What to work on:
Copy word for word the rows starting at the one containing "1937 Rolls-Royce Phantom III Henley Roadster" and ending at the one containing "Red FLOORVASE by Éva Bod _ 1003", both included.

Records supplied:
↓
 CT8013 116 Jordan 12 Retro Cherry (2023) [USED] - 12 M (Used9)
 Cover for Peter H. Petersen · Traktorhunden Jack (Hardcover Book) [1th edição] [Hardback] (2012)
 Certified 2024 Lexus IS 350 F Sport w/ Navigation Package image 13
↑
↓
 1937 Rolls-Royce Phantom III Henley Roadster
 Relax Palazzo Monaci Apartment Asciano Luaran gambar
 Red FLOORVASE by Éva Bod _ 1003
↑
↓
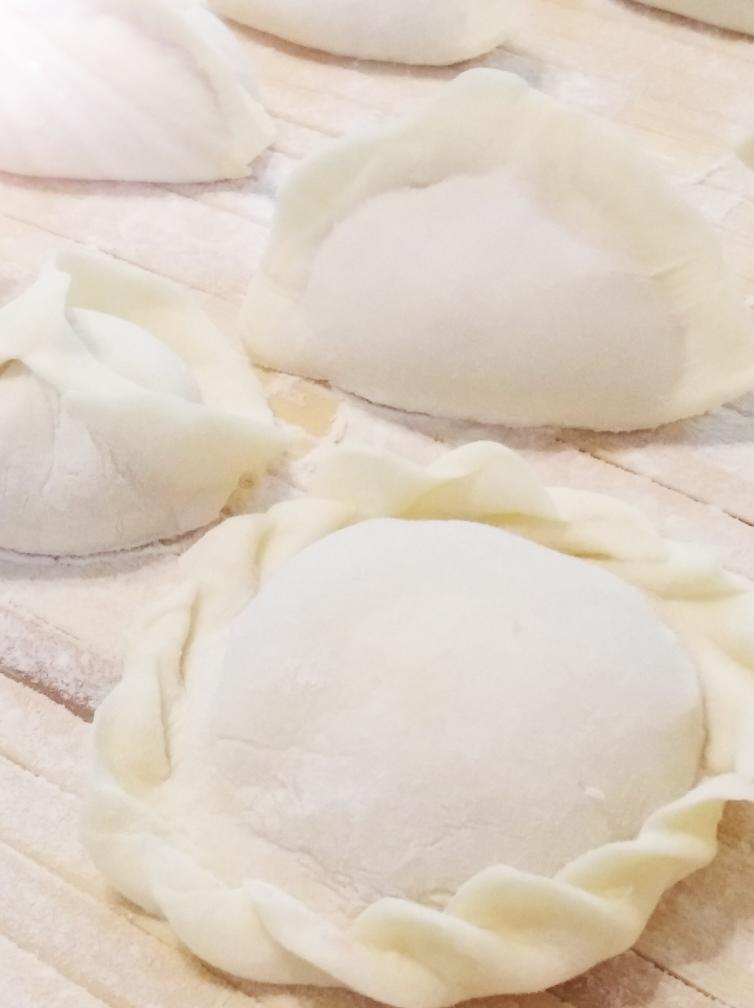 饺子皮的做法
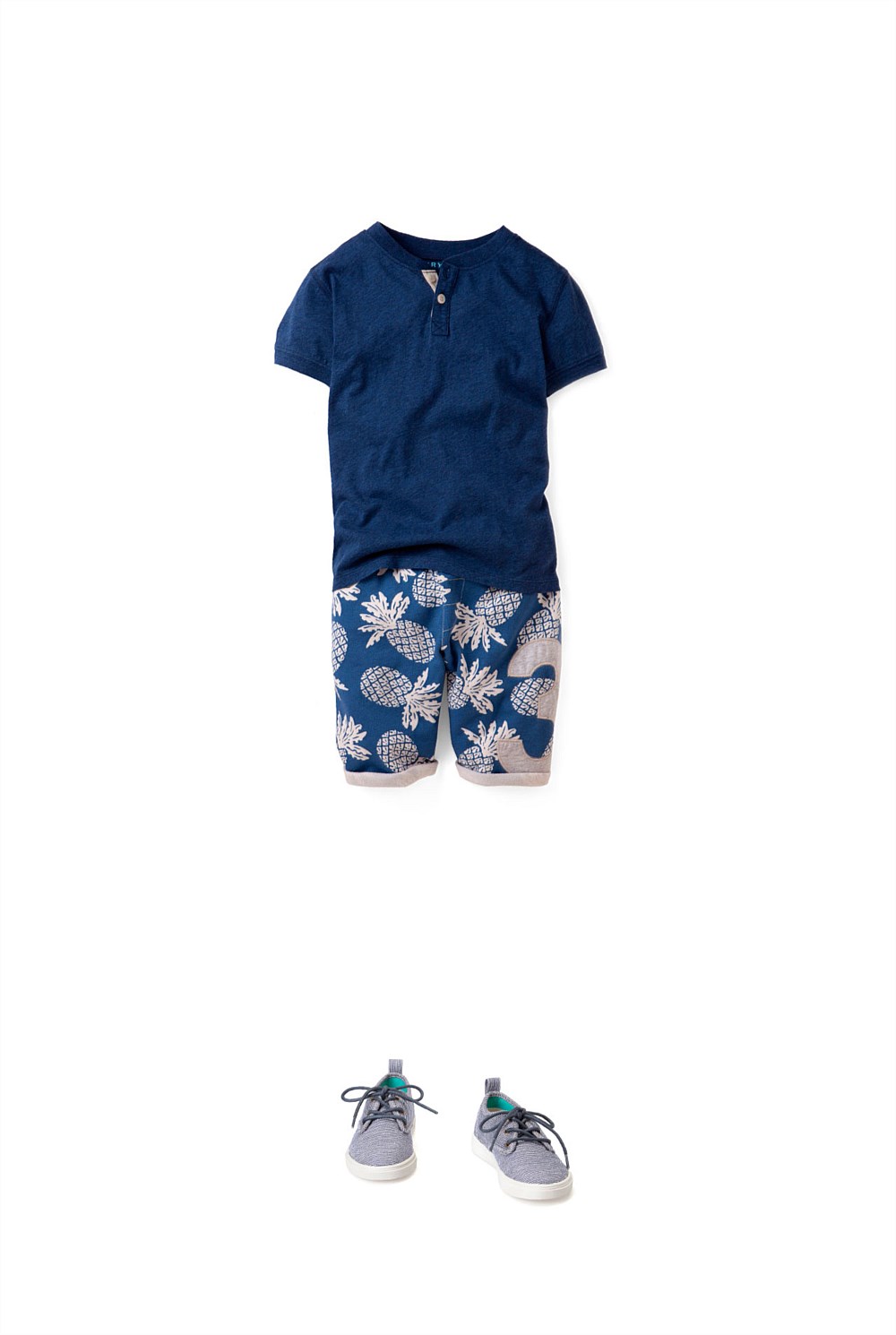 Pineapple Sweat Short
↑
Task output:
 1937 Rolls-Royce Phantom III Henley Roadster
 Relax Palazzo Monaci Apartment Asciano Luaran gambar
 Red FLOORVASE by Éva Bod _ 1003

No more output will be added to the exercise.